Items from a data source

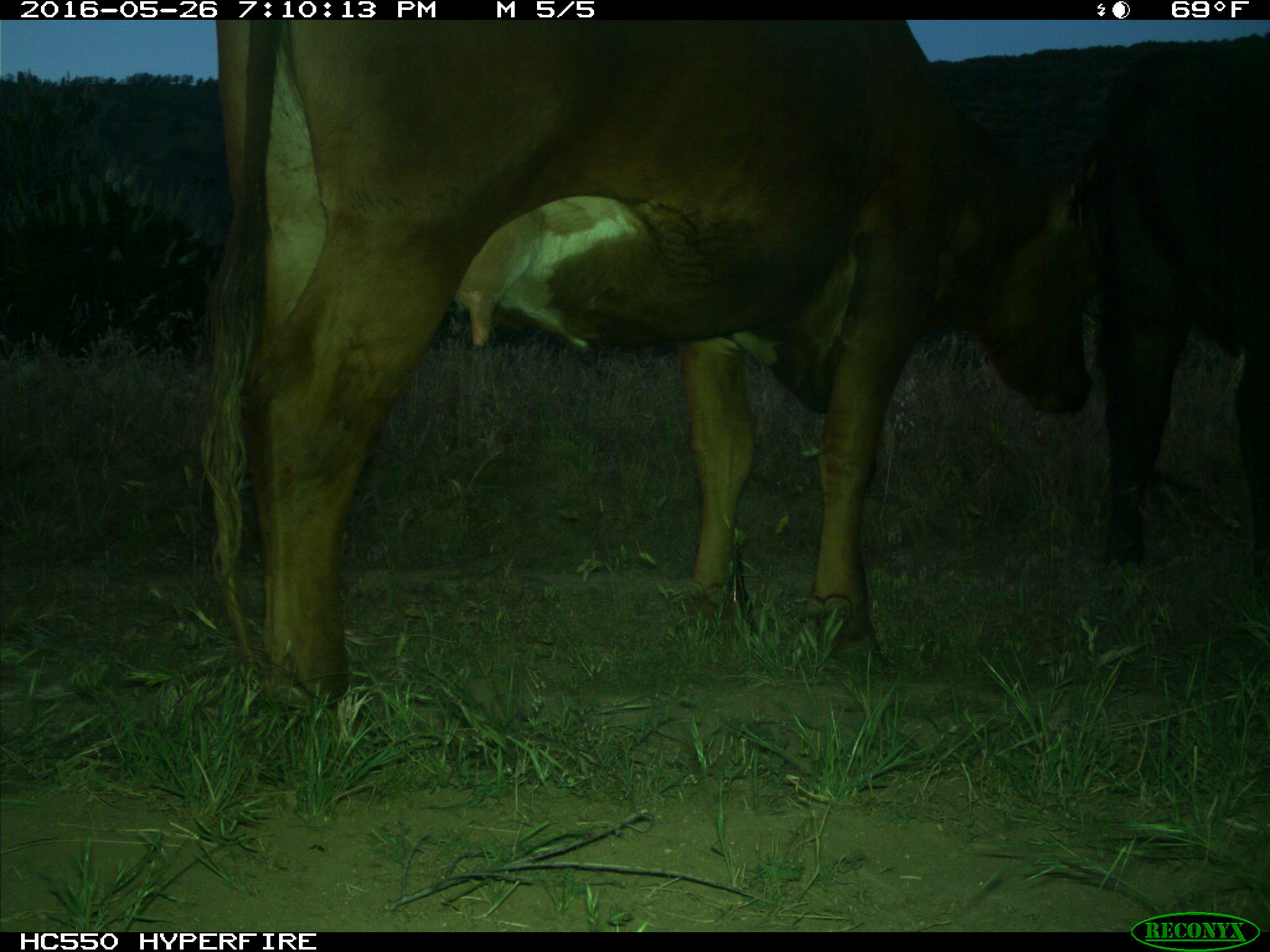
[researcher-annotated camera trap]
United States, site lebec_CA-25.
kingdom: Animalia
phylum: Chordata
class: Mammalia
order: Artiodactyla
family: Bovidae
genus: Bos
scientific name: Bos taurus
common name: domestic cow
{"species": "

What is needed
Set down, word for word, every line from the line that holds "order: Artiodactyla" to the end of the entries above, including both ends.

Reply
order: Artiodactyla
family: Bovidae
genus: Bos
scientific name: Bos taurus
common name: domestic cow
{"species": "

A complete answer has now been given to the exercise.